=== REQUIRED ACTION ===
The answer must be every entry, given again word for word.

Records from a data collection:
= = = =

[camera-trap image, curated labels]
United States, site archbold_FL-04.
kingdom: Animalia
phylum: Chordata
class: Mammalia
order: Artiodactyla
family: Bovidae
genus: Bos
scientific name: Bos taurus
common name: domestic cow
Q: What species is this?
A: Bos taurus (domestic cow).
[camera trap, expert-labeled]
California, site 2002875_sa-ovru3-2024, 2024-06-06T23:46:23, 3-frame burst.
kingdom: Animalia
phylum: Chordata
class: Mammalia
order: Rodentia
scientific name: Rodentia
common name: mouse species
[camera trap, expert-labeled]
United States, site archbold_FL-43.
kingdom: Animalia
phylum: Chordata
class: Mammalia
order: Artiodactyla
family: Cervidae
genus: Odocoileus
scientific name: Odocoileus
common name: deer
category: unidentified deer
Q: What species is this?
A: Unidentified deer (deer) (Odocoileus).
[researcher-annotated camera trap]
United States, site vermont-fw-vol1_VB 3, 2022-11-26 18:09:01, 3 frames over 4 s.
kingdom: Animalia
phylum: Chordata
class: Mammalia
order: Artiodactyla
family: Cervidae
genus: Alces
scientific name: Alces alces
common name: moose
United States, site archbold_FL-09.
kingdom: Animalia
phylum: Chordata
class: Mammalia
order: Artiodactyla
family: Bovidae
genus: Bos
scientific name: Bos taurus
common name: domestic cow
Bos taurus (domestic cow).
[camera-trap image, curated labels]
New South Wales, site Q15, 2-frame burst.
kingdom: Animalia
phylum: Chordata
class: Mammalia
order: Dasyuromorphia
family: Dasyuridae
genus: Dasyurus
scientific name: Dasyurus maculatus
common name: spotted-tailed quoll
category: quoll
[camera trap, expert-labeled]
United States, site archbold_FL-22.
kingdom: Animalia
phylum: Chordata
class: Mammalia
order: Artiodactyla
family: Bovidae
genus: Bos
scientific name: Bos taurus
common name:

= = = =

=== EXERCISE ANSWER ===
[camera-trap image, curated labels]
United States, site archbold_FL-04.
kingdom: Animalia
phylum: Chordata
class: Mammalia
order: Artiodactyla
family: Bovidae
genus: Bos
scientific name: Bos taurus
common name: domestic cow
Q: What species is this?
A: Bos taurus (domestic cow).
[camera trap, expert-labeled]
California, site 2002875_sa-ovru3-2024, 2024-06-06T23:46:23, 3-frame burst.
kingdom: Animalia
phylum: Chordata
class: Mammalia
order: Rodentia
scientific name: Rodentia
common name: mouse species
[camera trap, expert-labeled]
United States, site archbold_FL-43.
kingdom: Animalia
phylum: Chordata
class: Mammalia
order: Artiodactyla
family: Cervidae
genus: Odocoileus
scientific name: Odocoileus
common name: deer
category: unidentified deer
Q: What species is this?
A: Unidentified deer (deer) (Odocoileus).
[researcher-annotated camera trap]
United States, site vermont-fw-vol1_VB 3, 2022-11-26 18:09:01, 3 frames over 4 s.
kingdom: Animalia
phylum: Chordata
class: Mammalia
order: Artiodactyla
family: Cervidae
genus: Alces
scientific name: Alces alces
common name: moose
United States, site archbold_FL-09.
kingdom: Animalia
phylum: Chordata
class: Mammalia
order: Artiodactyla
family: Bovidae
genus: Bos
scientific name: Bos taurus
common name: domestic cow
Bos taurus (domestic cow).
[camera-trap image, curated labels]
New South Wales, site Q15, 2-frame burst.
kingdom: Animalia
phylum: Chordata
class: Mammalia
order: Dasyuromorphia
family: Dasyuridae
genus: Dasyurus
scientific name: Dasyurus maculatus
common name: spotted-tailed quoll
category: quoll
[camera trap, expert-labeled]
United States, site archbold_FL-22.
kingdom: Animalia
phylum: Chordata
class: Mammalia
order: Artiodactyla
family: Bovidae
genus: Bos
scientific name: Bos taurus
common name:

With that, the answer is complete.